== Directions for this task ==
Using the listing below, set down exactly the lines from the one that contains "La serie de" through the one that contains "on baseball card", with no pictures.

== Data records ==
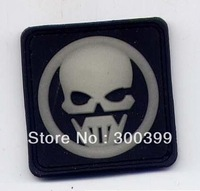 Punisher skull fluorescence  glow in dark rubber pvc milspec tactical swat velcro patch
* * *
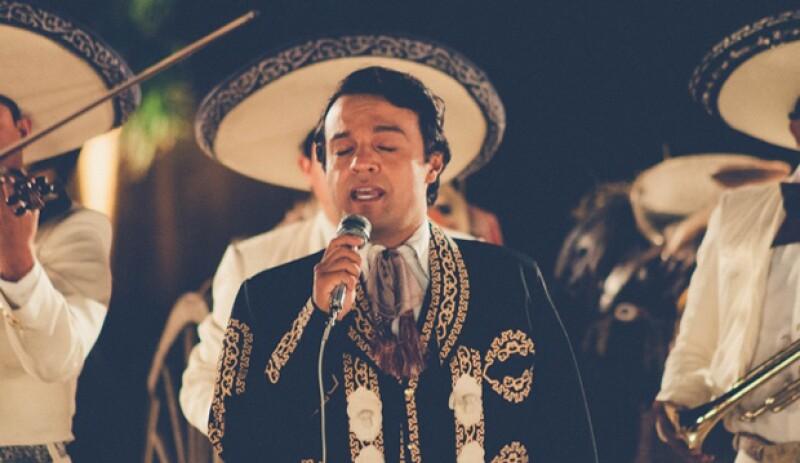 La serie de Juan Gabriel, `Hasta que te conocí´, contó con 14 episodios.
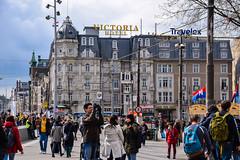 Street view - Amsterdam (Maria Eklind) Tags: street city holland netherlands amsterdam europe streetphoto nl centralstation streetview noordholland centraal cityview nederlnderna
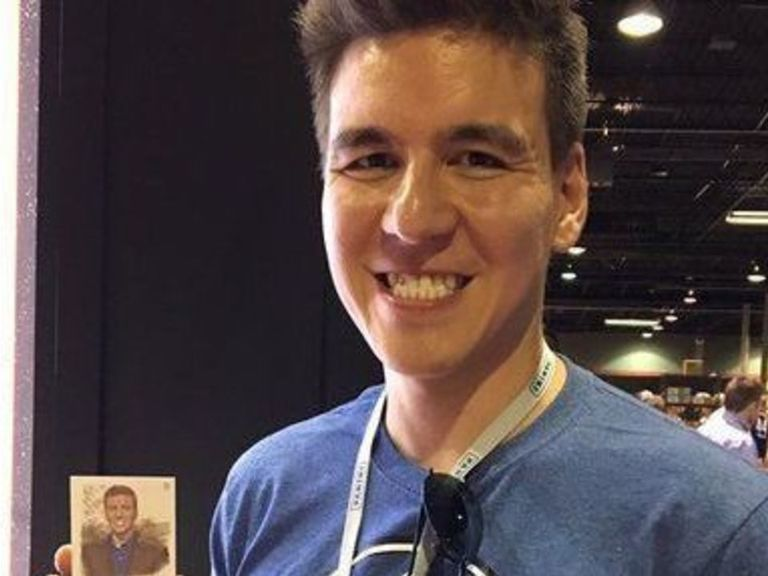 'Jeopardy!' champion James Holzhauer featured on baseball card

== Answer for the task ==
 La serie de Juan Gabriel, `Hasta que te conocí´, contó con 14 episodios.
 Street view - Amsterdam (Maria Eklind) Tags: street city holland netherlands amsterdam europe streetphoto nl centralstation streetview noordholland centraal cityview nederlnderna
 'Jeopardy!' champion James Holzhauer featured on baseball card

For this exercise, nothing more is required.